Find each line in the material below that contains the word "distance", and copy those lines out. Only matches in the same case count.

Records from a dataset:
━━━━━━━━

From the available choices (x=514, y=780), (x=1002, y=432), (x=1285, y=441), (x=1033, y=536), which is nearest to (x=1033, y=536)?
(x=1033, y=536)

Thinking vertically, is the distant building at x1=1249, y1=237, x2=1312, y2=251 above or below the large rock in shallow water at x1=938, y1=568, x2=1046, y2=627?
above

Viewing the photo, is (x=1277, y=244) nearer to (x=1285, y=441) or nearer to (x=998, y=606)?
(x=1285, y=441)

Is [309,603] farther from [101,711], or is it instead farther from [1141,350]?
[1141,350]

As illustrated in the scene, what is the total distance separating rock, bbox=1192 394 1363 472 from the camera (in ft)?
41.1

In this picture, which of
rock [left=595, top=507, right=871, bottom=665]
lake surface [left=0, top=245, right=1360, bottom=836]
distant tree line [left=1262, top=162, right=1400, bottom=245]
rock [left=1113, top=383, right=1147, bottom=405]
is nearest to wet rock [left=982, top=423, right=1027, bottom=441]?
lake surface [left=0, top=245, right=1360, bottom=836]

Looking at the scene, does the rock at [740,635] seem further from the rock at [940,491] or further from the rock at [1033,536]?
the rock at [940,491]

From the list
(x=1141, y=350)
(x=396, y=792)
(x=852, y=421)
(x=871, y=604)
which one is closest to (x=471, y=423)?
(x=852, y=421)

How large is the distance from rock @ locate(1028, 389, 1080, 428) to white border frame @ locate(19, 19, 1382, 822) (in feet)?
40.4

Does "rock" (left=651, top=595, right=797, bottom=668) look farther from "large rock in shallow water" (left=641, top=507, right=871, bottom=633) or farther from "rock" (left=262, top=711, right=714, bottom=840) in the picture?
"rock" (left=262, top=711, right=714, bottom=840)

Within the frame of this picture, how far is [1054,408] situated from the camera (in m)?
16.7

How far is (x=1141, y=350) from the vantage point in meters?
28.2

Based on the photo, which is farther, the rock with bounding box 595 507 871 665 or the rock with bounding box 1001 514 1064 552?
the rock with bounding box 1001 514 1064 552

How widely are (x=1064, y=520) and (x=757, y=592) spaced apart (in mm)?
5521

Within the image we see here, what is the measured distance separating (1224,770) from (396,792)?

━━━━━━━━

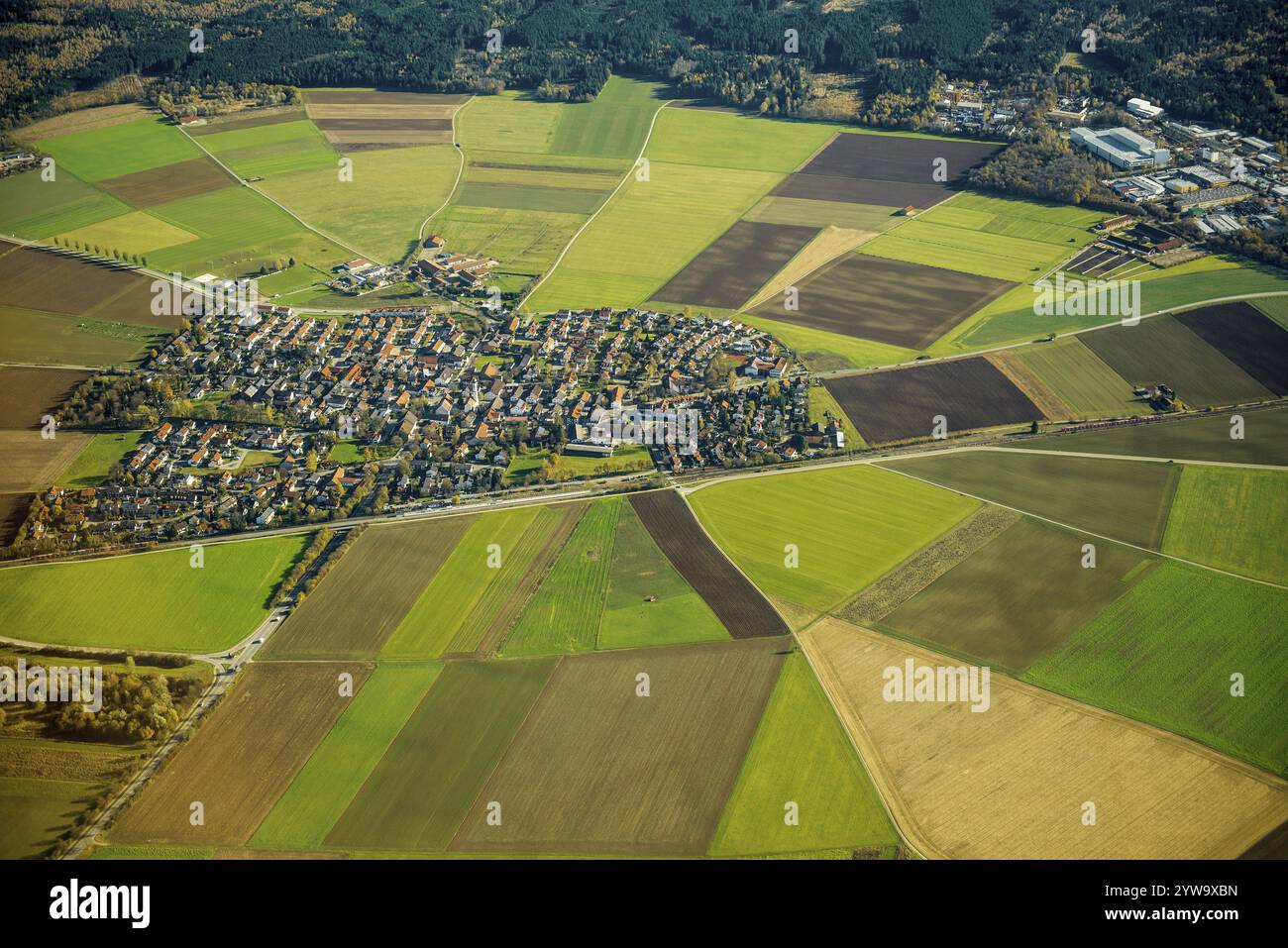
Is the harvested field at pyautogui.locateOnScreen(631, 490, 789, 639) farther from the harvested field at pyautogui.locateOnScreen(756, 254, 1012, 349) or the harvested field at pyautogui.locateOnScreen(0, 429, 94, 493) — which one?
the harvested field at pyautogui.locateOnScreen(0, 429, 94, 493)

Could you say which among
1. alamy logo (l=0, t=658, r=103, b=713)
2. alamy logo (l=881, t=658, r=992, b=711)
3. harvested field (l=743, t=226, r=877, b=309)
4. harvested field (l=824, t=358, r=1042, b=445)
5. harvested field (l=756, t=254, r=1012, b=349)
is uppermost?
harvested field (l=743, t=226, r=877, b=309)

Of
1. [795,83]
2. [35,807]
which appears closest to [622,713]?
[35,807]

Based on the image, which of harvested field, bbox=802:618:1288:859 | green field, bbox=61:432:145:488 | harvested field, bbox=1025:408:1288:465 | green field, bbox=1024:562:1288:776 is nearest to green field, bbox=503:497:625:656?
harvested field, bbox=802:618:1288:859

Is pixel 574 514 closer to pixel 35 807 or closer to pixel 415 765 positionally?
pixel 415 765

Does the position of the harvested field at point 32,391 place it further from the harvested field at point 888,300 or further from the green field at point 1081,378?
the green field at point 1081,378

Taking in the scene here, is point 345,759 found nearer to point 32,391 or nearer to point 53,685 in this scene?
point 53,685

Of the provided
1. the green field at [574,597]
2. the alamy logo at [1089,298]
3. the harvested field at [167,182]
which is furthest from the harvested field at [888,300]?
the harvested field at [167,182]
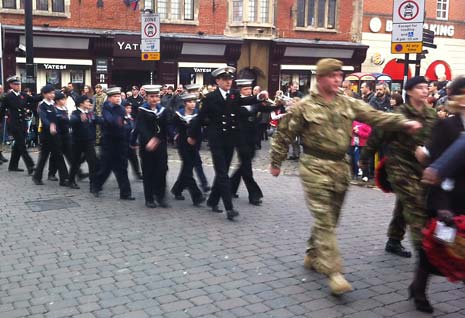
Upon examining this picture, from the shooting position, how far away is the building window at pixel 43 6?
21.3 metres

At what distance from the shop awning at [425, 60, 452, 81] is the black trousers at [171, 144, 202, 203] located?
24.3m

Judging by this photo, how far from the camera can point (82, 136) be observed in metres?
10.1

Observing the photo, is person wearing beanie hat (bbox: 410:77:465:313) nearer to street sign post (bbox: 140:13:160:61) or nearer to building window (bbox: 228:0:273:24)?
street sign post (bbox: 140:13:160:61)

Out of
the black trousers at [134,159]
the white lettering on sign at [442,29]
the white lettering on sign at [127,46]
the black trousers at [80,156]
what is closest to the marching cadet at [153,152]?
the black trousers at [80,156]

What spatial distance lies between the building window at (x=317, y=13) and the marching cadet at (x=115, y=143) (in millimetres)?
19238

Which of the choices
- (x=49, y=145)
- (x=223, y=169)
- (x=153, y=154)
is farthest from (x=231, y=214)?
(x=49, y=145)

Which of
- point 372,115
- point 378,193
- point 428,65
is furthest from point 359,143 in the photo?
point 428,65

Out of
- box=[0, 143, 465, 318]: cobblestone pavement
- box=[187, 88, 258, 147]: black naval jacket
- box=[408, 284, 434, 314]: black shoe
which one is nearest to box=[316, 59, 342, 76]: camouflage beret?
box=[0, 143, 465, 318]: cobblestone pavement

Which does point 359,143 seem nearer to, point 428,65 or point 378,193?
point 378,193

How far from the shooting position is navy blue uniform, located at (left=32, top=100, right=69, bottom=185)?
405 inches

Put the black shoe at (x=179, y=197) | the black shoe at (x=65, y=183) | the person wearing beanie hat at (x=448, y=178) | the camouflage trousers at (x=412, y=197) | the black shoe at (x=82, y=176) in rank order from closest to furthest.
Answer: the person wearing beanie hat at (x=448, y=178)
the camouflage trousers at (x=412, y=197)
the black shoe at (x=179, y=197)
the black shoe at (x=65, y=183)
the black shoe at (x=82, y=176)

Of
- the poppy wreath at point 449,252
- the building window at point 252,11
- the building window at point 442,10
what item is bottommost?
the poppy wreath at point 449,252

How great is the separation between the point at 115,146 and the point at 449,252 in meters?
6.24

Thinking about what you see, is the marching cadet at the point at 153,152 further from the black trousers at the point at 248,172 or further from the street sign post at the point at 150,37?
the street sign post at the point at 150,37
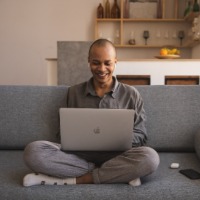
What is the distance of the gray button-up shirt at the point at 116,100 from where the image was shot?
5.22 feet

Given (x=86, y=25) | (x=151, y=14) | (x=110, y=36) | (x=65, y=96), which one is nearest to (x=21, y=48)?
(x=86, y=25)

━━━━━━━━

▶ **Answer for the task**:
As illustrated in the scene, what is the total distance separating rock, bbox=1192 394 1363 472 from the camera (in ft)?
How large is the distance from rock @ locate(1028, 389, 1080, 428) to white border frame @ locate(19, 19, 1382, 822) (in feet)?
Within the image we see here, what is the measured distance separating (1224,770) from (396,792)?
At what distance from the shop awning at [425, 60, 452, 81] is the black trousers at [171, 144, 202, 203] located?
What spatial distance lies between the building window at (x=317, y=13) and the marching cadet at (x=115, y=143) (in millimetres)?
What is the distance of the gray button-up shirt at the point at 116,100 from where the image was shot?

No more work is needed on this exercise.